## Work required
Somewhere below are a line with "genus: Tayassu" and a later line with "2017-08-22T04:34:24, 3-frame burst.". Output exactly those lines and all lines between them.

Collected data entries
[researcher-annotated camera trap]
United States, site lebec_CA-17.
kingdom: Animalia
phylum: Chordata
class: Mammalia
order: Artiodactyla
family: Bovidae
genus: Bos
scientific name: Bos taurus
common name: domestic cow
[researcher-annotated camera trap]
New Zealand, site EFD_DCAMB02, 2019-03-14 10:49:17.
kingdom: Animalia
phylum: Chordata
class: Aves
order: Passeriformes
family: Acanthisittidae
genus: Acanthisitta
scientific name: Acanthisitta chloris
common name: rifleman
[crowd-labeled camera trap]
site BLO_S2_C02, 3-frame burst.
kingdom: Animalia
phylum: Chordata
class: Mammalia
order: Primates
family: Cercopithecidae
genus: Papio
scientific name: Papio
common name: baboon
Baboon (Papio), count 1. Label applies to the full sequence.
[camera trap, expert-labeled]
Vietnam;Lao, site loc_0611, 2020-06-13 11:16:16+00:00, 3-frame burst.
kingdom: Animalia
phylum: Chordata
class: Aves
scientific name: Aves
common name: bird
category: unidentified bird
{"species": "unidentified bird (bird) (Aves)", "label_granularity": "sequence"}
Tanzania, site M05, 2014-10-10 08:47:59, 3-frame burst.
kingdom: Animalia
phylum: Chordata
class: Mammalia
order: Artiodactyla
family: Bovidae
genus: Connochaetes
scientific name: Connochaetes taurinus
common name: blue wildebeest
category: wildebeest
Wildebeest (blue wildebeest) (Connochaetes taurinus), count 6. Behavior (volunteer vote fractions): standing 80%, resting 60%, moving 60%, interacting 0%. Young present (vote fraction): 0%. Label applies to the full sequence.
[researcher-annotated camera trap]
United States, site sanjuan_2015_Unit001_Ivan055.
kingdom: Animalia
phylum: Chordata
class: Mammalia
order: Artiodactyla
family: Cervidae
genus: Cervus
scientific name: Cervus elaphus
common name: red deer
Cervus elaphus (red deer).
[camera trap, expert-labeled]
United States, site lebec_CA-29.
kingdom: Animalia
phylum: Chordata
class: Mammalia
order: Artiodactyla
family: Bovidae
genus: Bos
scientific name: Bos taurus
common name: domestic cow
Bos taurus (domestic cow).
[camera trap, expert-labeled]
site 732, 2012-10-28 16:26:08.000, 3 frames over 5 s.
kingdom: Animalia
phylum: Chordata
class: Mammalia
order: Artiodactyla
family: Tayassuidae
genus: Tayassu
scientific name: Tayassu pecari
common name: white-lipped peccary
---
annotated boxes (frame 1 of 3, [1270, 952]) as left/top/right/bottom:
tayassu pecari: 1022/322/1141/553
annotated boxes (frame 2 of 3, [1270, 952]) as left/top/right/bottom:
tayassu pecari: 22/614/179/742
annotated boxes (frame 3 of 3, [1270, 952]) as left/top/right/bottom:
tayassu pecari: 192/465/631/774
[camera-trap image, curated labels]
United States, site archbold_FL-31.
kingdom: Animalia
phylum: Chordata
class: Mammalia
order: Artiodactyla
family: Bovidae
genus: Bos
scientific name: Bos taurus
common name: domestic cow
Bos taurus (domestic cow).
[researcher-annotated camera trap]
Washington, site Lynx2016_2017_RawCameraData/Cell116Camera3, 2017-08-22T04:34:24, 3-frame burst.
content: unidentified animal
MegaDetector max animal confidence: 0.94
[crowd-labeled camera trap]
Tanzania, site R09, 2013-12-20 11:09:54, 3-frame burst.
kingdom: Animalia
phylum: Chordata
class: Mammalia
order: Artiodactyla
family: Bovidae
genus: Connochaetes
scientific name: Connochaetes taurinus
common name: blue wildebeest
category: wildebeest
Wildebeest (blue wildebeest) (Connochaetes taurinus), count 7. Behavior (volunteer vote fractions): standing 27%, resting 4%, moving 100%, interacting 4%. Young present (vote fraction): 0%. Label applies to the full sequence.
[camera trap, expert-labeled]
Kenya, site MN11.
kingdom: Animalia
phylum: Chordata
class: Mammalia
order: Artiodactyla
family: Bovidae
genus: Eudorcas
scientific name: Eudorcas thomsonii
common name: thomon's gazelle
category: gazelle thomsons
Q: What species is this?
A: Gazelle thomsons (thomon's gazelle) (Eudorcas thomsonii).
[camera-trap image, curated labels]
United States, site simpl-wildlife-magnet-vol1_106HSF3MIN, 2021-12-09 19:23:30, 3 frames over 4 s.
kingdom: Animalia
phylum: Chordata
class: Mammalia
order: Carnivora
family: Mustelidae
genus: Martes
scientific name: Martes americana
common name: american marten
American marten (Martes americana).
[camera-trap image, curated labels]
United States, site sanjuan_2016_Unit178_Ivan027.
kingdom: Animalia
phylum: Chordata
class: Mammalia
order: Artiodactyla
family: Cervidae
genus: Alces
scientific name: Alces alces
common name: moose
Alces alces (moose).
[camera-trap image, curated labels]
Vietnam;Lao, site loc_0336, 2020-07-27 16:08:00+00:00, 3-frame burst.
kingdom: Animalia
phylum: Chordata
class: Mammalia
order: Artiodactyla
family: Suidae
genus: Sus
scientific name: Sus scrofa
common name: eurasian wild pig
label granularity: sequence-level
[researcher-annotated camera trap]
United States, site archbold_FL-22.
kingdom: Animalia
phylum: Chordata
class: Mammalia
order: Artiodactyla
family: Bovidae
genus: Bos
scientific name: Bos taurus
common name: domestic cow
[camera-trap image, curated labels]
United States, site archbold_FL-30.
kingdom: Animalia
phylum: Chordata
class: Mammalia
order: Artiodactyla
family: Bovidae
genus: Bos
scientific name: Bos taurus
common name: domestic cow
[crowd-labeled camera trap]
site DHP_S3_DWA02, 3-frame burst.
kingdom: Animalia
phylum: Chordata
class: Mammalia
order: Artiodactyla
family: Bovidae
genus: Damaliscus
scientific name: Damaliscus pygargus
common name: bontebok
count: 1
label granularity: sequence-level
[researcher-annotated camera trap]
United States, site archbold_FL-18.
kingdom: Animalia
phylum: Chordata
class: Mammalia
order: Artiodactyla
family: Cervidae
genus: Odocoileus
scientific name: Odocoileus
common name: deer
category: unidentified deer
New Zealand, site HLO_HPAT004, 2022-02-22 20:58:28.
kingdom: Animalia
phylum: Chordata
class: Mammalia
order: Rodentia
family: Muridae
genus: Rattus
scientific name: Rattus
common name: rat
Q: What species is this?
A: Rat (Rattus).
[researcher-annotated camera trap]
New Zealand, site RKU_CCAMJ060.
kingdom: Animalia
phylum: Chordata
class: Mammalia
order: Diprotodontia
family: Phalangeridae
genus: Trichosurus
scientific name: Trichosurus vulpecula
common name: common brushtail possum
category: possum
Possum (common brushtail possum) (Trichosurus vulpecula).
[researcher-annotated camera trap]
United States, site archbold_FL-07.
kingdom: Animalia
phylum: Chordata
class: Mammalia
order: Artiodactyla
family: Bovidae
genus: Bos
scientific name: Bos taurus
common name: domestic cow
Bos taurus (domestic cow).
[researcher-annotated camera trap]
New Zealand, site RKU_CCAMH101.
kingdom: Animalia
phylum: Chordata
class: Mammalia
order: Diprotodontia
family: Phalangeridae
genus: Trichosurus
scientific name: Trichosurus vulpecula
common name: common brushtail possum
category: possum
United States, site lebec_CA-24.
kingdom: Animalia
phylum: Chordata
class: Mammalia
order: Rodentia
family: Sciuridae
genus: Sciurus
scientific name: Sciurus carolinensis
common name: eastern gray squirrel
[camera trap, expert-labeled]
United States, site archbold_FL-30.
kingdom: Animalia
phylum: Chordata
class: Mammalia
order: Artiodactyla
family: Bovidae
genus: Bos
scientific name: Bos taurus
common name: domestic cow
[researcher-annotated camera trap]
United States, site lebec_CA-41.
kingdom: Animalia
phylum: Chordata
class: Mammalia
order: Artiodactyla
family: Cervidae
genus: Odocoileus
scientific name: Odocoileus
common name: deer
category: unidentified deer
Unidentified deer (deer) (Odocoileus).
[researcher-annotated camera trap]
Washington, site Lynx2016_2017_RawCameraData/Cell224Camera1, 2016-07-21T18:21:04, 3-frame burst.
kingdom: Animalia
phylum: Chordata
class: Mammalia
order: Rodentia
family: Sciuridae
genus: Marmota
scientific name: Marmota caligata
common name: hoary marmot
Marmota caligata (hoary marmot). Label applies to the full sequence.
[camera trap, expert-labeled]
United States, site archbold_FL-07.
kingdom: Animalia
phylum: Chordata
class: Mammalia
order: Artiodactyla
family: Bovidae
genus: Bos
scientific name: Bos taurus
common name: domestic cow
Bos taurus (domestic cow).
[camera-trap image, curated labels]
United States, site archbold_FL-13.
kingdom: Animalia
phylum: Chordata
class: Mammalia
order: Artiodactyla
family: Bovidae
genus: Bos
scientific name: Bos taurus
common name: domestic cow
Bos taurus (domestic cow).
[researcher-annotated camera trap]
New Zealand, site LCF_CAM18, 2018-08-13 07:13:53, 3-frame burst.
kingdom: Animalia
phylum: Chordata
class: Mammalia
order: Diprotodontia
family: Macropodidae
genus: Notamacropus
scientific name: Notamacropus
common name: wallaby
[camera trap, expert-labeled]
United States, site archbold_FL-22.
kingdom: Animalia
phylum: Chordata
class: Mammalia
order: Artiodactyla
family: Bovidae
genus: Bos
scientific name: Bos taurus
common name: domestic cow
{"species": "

## Answer section
genus: Tayassu
scientific name: Tayassu pecari
common name: white-lipped peccary
---
annotated boxes (frame 1 of 3, [1270, 952]) as left/top/right/bottom:
tayassu pecari: 1022/322/1141/553
annotated boxes (frame 2 of 3, [1270, 952]) as left/top/right/bottom:
tayassu pecari: 22/614/179/742
annotated boxes (frame 3 of 3, [1270, 952]) as left/top/right/bottom:
tayassu pecari: 192/465/631/774
[camera-trap image, curated labels]
United States, site archbold_FL-31.
kingdom: Animalia
phylum: Chordata
class: Mammalia
order: Artiodactyla
family: Bovidae
genus: Bos
scientific name: Bos taurus
common name: domestic cow
Bos taurus (domestic cow).
[researcher-annotated camera trap]
Washington, site Lynx2016_2017_RawCameraData/Cell116Camera3, 2017-08-22T04:34:24, 3-frame burst.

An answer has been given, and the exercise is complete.